L. Essaydi - Outdoor gossip (2008)
Le vide-grenier du dimanche. Deux oeuvres de l'artiste marocaine Lalla Essaydi (b.1956), à la frontière de la photographie et de la peinture. Formée à l'École des Beaux-Arts de Paris, puis aux États-Unis, où elle vit aujourd'hui une partie de l'année, elle interroge depuis plusieurs décennies les représentations occidentales de la femme arabe.
Dans sa série Femmes du Maroc (2005-2008), elle reprend délibérément les codes de la peinture orientaliste du XIXᵉ siècle, évoquant les compositions de Eugène Delacroix, Jean-Léon Gérôme ou Jean-Auguste-Dominique Ingres.
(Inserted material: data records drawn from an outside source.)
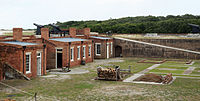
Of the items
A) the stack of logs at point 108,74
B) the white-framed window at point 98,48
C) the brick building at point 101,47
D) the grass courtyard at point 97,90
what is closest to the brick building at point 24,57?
the grass courtyard at point 97,90

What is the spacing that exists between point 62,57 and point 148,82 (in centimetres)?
1086

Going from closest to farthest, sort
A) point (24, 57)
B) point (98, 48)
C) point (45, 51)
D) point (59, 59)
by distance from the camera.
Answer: point (24, 57) < point (45, 51) < point (59, 59) < point (98, 48)

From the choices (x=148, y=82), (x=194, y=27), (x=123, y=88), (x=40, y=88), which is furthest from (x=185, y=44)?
(x=40, y=88)

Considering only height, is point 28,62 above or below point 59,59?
above

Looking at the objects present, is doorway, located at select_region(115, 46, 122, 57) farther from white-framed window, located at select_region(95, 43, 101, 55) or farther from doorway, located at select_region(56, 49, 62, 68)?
doorway, located at select_region(56, 49, 62, 68)

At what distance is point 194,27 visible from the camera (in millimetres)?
45719

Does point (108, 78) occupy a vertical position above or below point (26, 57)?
below

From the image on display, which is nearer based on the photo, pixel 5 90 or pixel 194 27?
pixel 5 90

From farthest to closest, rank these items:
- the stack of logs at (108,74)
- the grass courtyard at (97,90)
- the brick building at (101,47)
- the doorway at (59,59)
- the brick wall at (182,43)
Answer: the brick wall at (182,43) < the brick building at (101,47) < the doorway at (59,59) < the stack of logs at (108,74) < the grass courtyard at (97,90)

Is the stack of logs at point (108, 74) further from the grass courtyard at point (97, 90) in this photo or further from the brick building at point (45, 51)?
the brick building at point (45, 51)

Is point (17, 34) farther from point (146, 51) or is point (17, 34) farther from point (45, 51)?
point (146, 51)

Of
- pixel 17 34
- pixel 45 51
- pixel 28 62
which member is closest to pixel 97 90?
pixel 28 62

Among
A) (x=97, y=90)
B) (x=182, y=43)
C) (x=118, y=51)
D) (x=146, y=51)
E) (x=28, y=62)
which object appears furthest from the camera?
(x=118, y=51)

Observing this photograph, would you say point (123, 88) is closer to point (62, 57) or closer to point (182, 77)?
point (182, 77)
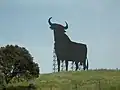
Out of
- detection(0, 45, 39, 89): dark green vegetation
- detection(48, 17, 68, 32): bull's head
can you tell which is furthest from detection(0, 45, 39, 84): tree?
detection(48, 17, 68, 32): bull's head

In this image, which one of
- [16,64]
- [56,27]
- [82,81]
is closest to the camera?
[82,81]

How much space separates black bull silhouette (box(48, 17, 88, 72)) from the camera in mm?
45312

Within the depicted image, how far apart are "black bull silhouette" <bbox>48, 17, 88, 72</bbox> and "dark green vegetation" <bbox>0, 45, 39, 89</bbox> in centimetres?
575

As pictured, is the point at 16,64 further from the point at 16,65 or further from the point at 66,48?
the point at 66,48

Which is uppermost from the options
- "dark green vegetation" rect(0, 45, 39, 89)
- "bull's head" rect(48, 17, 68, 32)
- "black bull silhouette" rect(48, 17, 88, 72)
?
"bull's head" rect(48, 17, 68, 32)

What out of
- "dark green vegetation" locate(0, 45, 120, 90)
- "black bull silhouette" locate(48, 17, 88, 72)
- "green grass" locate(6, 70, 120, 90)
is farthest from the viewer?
"black bull silhouette" locate(48, 17, 88, 72)

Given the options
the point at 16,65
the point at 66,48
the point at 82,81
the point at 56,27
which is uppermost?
the point at 56,27

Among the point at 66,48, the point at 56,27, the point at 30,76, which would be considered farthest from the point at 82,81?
the point at 56,27

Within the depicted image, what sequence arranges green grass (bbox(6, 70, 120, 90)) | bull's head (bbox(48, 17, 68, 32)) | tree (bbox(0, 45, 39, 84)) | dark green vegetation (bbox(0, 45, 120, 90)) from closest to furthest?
green grass (bbox(6, 70, 120, 90)), dark green vegetation (bbox(0, 45, 120, 90)), tree (bbox(0, 45, 39, 84)), bull's head (bbox(48, 17, 68, 32))

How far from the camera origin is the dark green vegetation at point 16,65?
39.0 m

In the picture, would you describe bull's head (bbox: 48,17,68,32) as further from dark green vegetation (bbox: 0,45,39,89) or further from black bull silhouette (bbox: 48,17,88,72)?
dark green vegetation (bbox: 0,45,39,89)

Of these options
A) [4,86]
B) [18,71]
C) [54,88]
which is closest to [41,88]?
[54,88]

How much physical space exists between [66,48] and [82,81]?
10.8 metres

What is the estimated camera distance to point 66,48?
151 ft
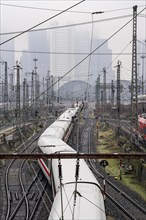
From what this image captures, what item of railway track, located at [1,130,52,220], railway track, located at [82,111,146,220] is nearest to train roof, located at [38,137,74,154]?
railway track, located at [1,130,52,220]

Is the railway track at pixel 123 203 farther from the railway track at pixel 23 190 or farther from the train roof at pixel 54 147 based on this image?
the railway track at pixel 23 190

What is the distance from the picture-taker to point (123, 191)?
15.3 m

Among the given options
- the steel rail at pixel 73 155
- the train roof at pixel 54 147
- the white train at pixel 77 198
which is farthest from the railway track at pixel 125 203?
the steel rail at pixel 73 155

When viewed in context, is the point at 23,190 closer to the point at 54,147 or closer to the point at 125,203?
the point at 54,147

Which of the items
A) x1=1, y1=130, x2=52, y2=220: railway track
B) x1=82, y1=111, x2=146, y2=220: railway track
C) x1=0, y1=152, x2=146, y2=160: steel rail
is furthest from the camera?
x1=1, y1=130, x2=52, y2=220: railway track

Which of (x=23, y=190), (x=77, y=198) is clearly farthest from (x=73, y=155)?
(x=23, y=190)

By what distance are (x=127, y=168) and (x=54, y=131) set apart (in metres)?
5.40

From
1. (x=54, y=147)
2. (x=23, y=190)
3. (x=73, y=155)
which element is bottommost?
(x=23, y=190)

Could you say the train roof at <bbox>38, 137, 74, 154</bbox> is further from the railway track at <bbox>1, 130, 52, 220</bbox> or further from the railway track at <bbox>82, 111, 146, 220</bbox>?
the railway track at <bbox>82, 111, 146, 220</bbox>

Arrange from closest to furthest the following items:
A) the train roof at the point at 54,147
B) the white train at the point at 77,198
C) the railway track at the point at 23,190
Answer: the white train at the point at 77,198 → the railway track at the point at 23,190 → the train roof at the point at 54,147

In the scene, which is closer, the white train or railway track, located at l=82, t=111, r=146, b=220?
the white train

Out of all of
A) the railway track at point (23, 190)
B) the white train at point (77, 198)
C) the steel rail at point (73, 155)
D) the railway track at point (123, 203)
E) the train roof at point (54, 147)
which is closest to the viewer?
the steel rail at point (73, 155)

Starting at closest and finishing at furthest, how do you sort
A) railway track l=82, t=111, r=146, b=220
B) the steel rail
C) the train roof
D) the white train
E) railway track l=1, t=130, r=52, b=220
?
the steel rail
the white train
railway track l=82, t=111, r=146, b=220
railway track l=1, t=130, r=52, b=220
the train roof

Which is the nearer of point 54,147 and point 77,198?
point 77,198
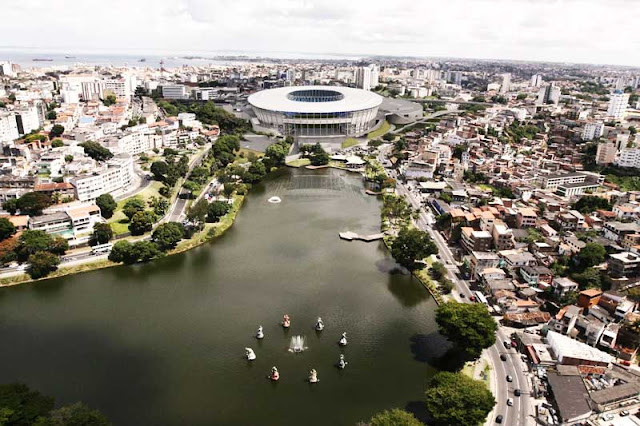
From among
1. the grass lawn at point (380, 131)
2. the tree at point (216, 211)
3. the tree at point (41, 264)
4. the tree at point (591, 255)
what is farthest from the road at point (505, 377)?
the grass lawn at point (380, 131)

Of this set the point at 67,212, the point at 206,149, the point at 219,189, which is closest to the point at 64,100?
the point at 206,149

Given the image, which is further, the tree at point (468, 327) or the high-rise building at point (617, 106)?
the high-rise building at point (617, 106)

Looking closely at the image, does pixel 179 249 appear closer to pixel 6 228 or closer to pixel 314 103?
pixel 6 228

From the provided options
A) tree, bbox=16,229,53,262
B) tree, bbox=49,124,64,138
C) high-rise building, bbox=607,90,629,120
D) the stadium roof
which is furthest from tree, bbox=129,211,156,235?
high-rise building, bbox=607,90,629,120

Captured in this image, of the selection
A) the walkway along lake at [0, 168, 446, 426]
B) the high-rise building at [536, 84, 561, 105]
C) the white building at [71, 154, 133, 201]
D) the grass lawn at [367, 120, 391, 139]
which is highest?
the high-rise building at [536, 84, 561, 105]

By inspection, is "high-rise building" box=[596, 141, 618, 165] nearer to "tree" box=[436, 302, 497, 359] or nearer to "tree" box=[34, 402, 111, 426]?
"tree" box=[436, 302, 497, 359]

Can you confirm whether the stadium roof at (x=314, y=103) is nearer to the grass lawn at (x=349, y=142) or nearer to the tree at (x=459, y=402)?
the grass lawn at (x=349, y=142)

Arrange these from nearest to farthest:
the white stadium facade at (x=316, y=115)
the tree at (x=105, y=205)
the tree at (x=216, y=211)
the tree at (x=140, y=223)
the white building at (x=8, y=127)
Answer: the tree at (x=140, y=223) < the tree at (x=105, y=205) < the tree at (x=216, y=211) < the white building at (x=8, y=127) < the white stadium facade at (x=316, y=115)
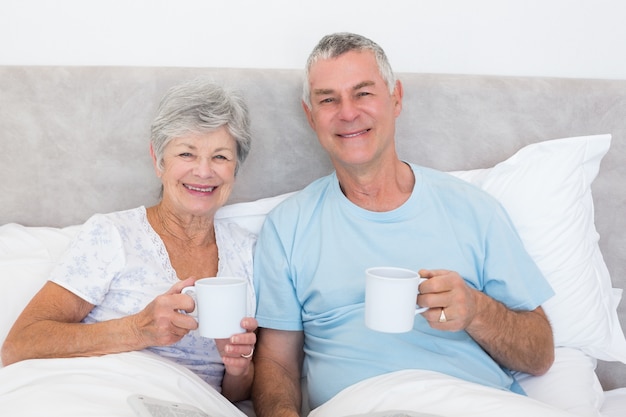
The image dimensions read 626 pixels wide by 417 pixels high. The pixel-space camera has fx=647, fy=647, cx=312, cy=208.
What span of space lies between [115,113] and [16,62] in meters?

L.E. - Harem beauty (2008)

Les corps, les vêtements et les murs sont entièrement recouverts de calligraphie arabe.
Peu importe que certains mots soient devenus illisibles : le texte n'est pas là pour être lu, mais pour occuper un espace dont les femmes furent longtemps exclues. Lalla Essaydi n'écrit d'ailleurs pas à l'encre, mais au henné, geste éminemment féminin dans la tradition marocaine, qu'elle associe à un art longtemps considéré comme masculin.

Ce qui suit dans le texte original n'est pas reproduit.